Record excerpts:
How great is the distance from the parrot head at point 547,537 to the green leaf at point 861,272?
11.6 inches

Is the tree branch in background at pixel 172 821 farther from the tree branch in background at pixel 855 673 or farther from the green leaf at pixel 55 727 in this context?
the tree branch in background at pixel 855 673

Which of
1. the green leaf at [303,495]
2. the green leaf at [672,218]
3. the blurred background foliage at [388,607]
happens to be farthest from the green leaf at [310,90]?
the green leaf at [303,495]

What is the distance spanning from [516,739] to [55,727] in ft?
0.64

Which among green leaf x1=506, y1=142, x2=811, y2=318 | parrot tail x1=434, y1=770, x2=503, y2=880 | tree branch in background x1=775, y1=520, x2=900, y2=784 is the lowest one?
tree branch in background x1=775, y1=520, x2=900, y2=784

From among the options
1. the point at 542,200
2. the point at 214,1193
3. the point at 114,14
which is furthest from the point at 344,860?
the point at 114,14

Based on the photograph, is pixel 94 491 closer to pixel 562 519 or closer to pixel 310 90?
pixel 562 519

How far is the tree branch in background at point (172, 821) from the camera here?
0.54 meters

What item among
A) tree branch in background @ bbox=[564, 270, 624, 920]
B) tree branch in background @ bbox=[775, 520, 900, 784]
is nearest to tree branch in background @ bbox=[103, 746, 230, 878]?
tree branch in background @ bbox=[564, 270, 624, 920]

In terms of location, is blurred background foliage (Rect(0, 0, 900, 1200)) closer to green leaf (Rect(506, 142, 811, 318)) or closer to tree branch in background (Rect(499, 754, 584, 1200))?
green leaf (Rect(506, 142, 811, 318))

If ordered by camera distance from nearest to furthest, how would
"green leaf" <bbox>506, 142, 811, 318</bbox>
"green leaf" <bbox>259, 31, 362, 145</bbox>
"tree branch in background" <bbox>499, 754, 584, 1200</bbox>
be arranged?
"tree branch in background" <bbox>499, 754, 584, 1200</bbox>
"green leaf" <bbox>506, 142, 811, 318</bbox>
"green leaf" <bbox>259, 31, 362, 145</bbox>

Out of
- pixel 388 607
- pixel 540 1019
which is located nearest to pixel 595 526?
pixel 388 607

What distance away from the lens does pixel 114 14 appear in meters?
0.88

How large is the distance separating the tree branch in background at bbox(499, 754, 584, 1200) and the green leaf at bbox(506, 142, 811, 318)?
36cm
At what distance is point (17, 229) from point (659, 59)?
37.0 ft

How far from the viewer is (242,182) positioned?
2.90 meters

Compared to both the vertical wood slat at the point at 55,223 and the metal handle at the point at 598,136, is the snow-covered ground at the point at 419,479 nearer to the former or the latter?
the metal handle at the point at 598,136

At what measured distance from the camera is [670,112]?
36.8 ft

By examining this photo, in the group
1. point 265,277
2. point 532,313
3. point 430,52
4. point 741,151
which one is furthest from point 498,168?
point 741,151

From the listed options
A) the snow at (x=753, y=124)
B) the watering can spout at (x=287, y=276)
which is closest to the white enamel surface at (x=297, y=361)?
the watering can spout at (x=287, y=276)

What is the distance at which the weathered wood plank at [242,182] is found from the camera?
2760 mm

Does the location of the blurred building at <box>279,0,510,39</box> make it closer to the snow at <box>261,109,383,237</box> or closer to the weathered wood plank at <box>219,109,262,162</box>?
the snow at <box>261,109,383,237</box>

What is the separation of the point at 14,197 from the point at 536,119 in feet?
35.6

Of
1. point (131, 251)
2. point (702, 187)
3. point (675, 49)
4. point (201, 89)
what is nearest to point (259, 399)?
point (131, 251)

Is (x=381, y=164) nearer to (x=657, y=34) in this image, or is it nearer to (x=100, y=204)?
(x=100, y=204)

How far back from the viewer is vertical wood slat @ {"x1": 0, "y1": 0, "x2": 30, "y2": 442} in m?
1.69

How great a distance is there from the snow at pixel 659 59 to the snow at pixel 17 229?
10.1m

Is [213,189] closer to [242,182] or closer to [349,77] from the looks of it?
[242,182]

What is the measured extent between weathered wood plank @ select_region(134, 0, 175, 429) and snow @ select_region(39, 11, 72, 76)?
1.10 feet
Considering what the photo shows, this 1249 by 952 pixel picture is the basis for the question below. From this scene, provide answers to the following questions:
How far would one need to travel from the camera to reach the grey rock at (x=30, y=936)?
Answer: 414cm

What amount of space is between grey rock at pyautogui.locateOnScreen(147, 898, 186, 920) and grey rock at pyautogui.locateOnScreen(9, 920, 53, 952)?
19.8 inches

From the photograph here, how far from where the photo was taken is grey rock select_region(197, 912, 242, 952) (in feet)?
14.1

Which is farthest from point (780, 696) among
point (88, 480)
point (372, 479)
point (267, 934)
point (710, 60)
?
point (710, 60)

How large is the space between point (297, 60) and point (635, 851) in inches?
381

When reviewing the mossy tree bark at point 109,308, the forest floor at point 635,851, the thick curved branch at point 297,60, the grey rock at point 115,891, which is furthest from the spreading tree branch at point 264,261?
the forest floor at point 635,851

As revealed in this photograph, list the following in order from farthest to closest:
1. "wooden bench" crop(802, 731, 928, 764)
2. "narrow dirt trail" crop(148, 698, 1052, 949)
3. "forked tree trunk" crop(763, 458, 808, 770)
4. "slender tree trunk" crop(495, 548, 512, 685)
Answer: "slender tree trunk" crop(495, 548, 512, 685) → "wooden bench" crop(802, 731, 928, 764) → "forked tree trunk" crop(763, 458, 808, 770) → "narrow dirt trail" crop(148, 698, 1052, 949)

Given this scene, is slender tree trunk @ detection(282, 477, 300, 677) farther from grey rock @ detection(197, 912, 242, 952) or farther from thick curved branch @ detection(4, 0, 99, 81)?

Direction: Using the material above, extract the line that contains "How large is the space" and every line after it, exactly as given; stop at the last line.

Result of the exercise:
How large is the space between point (297, 60) and point (635, 851) in inches?
381

When reviewing the mossy tree bark at point 109,308, the forest floor at point 635,851, the thick curved branch at point 297,60, the grey rock at point 115,891, which is furthest from the spreading tree branch at point 264,261?
the forest floor at point 635,851

As revealed in this photograph, list the following in order from farthest to closest:
1. "wooden bench" crop(802, 731, 928, 764)
2. "narrow dirt trail" crop(148, 698, 1052, 949)
3. "forked tree trunk" crop(763, 458, 808, 770)
4. "slender tree trunk" crop(495, 548, 512, 685)
Answer: "slender tree trunk" crop(495, 548, 512, 685) → "wooden bench" crop(802, 731, 928, 764) → "forked tree trunk" crop(763, 458, 808, 770) → "narrow dirt trail" crop(148, 698, 1052, 949)

Given this scene, is slender tree trunk @ detection(282, 477, 300, 677) farther from grey rock @ detection(197, 912, 242, 952) or farther from thick curved branch @ detection(4, 0, 99, 81)?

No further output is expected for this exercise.